Tytuł wpisu w pamiętniku odchudzania:
23#


Kiedy nie ćwiczę mój dzień wydaje się taki pusty, inny.. nie do zniesienia. Zauważyłam to w tym tygodniu kiedy musiałam zaprzestać ciężkich treningów i przejść na coś lekkiego. Tylko biegam.. w miejscu, godzinę dziennie + trochę brzuszków. Czuję, że nie zajdę tak daleko. Ale to zawsze coś. Nie poddaję się. Nie, stop. Na pewno gdzieś zajdę samym bieganiem ale nie w tym samym tempie, zajmie mi to trochę więcej czasu. Ale co mi tam. Kiedy dojdę do wymarzonej figury i tak nie zaprzestanę treningów. To stało się częścią mojego życia.. 
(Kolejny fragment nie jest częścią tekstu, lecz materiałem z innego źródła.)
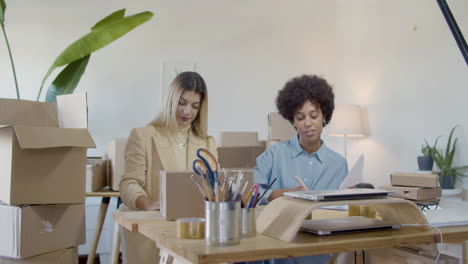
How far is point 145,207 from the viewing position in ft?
5.78

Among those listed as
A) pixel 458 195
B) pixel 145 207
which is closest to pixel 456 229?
pixel 145 207

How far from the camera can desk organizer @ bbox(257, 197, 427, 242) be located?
100cm

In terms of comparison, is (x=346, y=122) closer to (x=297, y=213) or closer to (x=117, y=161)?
(x=117, y=161)

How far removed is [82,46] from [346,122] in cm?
231

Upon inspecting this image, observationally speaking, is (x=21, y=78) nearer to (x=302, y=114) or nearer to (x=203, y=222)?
(x=302, y=114)

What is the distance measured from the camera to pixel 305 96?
2.01m

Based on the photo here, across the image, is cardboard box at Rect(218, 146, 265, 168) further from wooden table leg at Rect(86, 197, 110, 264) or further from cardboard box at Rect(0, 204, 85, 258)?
cardboard box at Rect(0, 204, 85, 258)

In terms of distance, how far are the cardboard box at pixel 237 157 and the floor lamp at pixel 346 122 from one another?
1.33m

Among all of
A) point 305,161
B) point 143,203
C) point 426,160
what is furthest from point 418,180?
point 426,160

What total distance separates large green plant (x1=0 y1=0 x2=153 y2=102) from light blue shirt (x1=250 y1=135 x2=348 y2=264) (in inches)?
64.3

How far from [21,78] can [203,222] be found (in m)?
3.18

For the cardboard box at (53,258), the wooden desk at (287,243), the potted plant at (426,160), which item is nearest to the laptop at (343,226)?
the wooden desk at (287,243)

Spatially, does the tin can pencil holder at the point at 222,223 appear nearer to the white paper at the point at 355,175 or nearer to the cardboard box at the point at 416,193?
the white paper at the point at 355,175

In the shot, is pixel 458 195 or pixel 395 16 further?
pixel 395 16
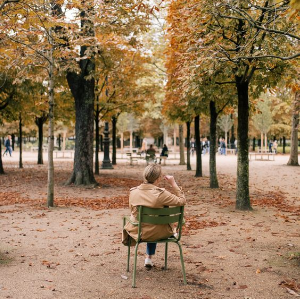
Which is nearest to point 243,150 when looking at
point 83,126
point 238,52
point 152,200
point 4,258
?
point 238,52

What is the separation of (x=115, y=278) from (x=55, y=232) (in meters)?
2.85

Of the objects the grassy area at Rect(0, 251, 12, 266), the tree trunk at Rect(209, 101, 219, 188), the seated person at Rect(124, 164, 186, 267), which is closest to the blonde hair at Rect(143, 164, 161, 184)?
the seated person at Rect(124, 164, 186, 267)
Jeszcze tylko 3 dni pracy i za 6 dni wyjazd. Jestem obkupiona po same uszy, garderoba prawie cała wymieniona, a i nawet trochę zostało na jakieś wakacje z chłopakiem w Polsce. 

Miłego wieczoru :) 

  • angelisia69

    angelisia69

    2 maja 2015, 04:59

    taki stan jaki osiagnelas to duzy plus,tez tak mam ze dzien bez aktywnosci jest jakis pusty :P

  • nieplaczmy

    nieplaczmy

    1 maja 2015, 22:47

    Ja też teraz ćwiczę o wiele mniej, gorzej mi z tego powodu, jendnak mam wsparcie u innych i czekam, aż będę mógł do moich treningów wrócić. Nie ma co się spieszyć.

  • midley

    midley

    1 maja 2015, 21:51

    Lepszy lekki wysiłek fizyczny niż żaden :)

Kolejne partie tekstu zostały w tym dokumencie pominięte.